PROBLEM DESCRIPTION | Starting at the line that contains "Heart Diamond image" and ending at the final line of the entries below, write out each line exactly as it appears, but omit the pictures.
# # # # # # #
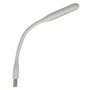 Лампа USB LED Xiaomi MI LED WHITE 1.2Вт, гнучка, white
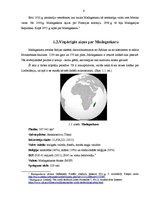 Реферат 'Madagaskaras kultūra', 6.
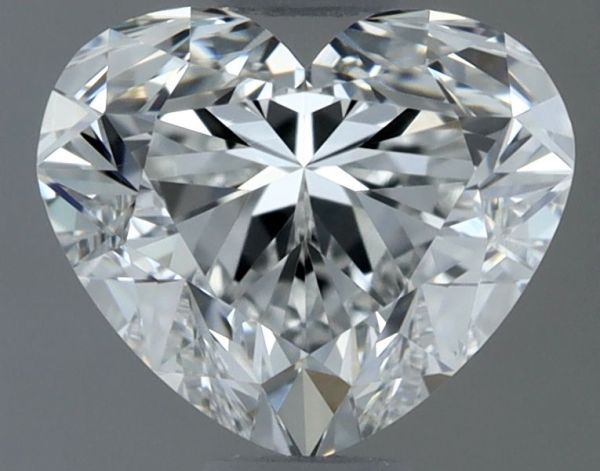 Heart Diamond image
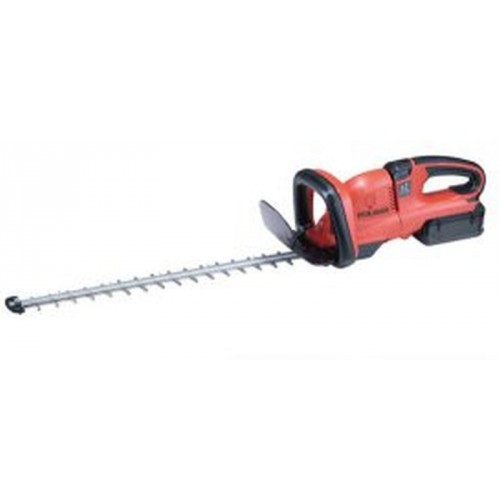 Dolmar Aku plotostrih Li-ion 36V / 2,2Ah (UH550DWB) AH3656LG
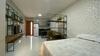 Loft Amplo, Apenas 6km Do Morro Do Careca! (g)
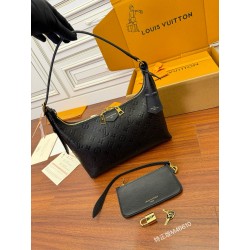 루이비통 Louis Vuitton 46610 숄더백 27CM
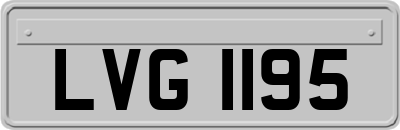 LVG1195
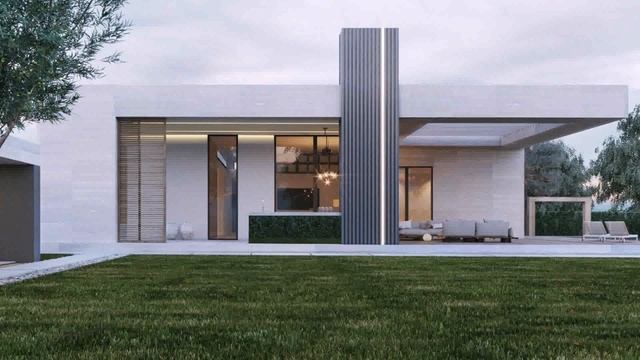 Pinterest House Design смотреть онлайн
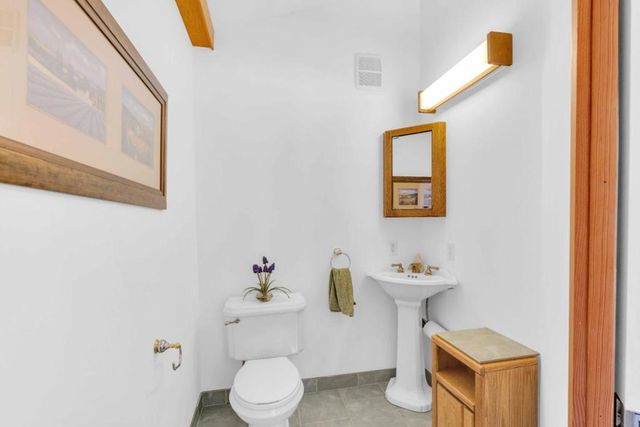 351 Canyon Vista, Los Gatos, CA 95033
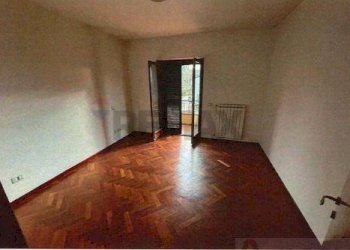 Stanza vuota - Appartamento Via Del Crocicchio
 
20, Perugia - foto 28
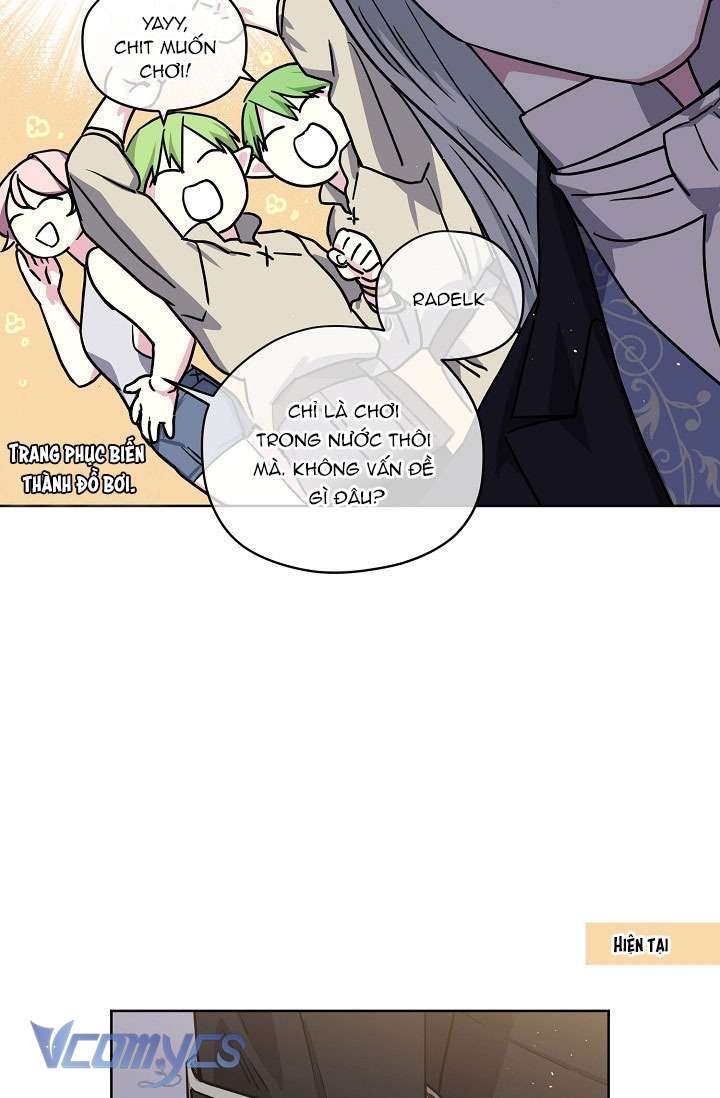 CHITRA Chap 76 - Trang 3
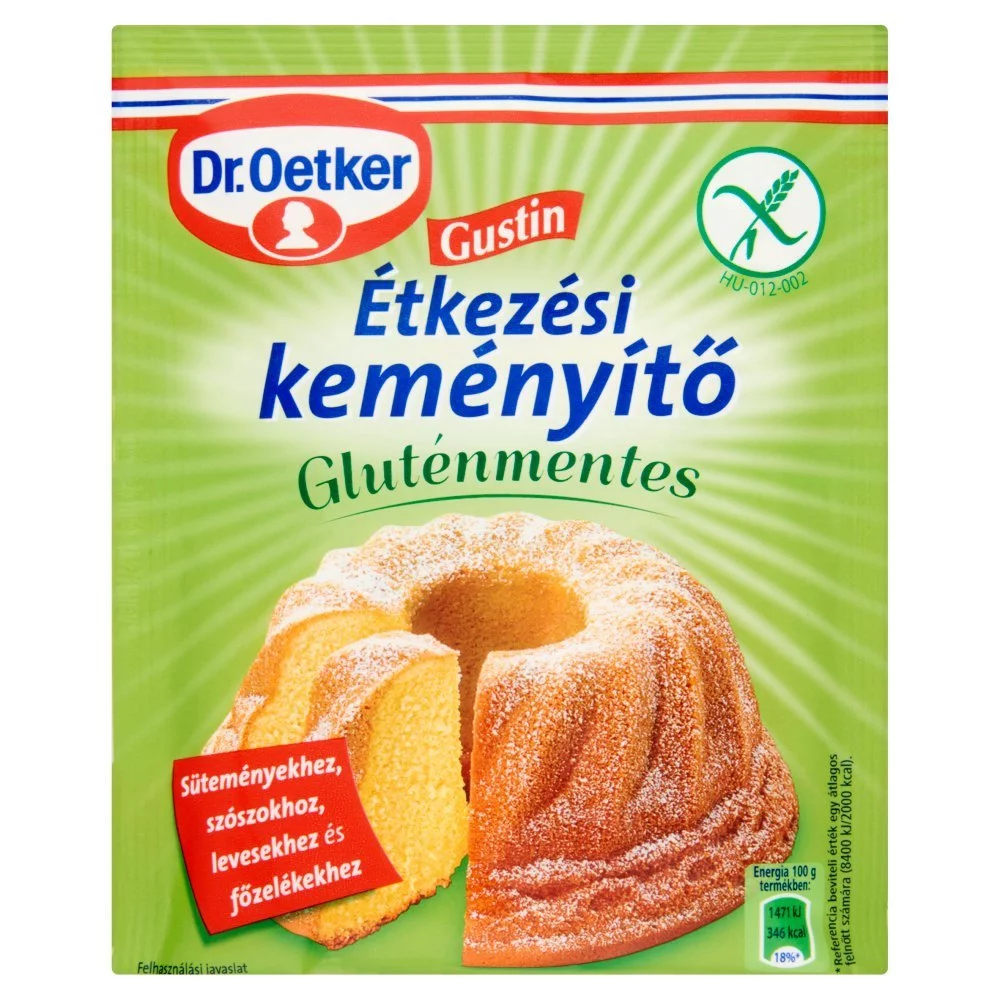 DR.OETKER GUSTIN ÉTK.KEM.GLUTÉN M. 80G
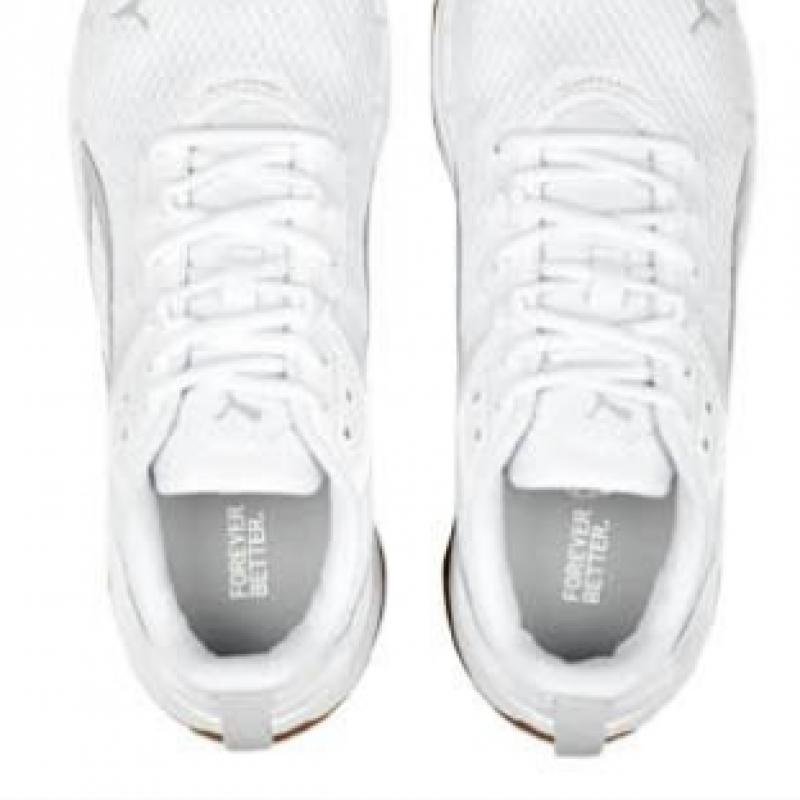 Puma Public Stride Running Shoes 389422 02
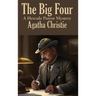 The Big Four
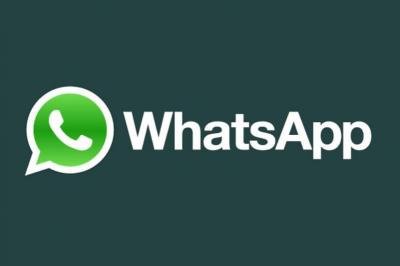 2567954-whatsapp-va-integrer-les-appels-gratuits-et-illimites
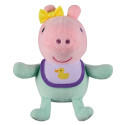 PEPPA PIG Plush, 15 cm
# # # # # # #
YOUR RESPONSE |
 Heart Diamond image
 Dolmar Aku plotostrih Li-ion 36V / 2,2Ah (UH550DWB) AH3656LG
 Loft Amplo, Apenas 6km Do Morro Do Careca! (g)
 루이비통 Louis Vuitton 46610 숄더백 27CM
 LVG1195
 Pinterest House Design смотреть онлайн
 351 Canyon Vista, Los Gatos, CA 95033
 Stanza vuota - Appartamento Via Del Crocicchio
 
20, Perugia - foto 28
 CHITRA Chap 76 - Trang 3
 DR.OETKER GUSTIN ÉTK.KEM.GLUTÉN M. 80G
 Puma Public Stride Running Shoes 389422 02
 The Big Four
 2567954-whatsapp-va-integrer-les-appels-gratuits-et-illimites
 PEPPA PIG Plush, 15 cm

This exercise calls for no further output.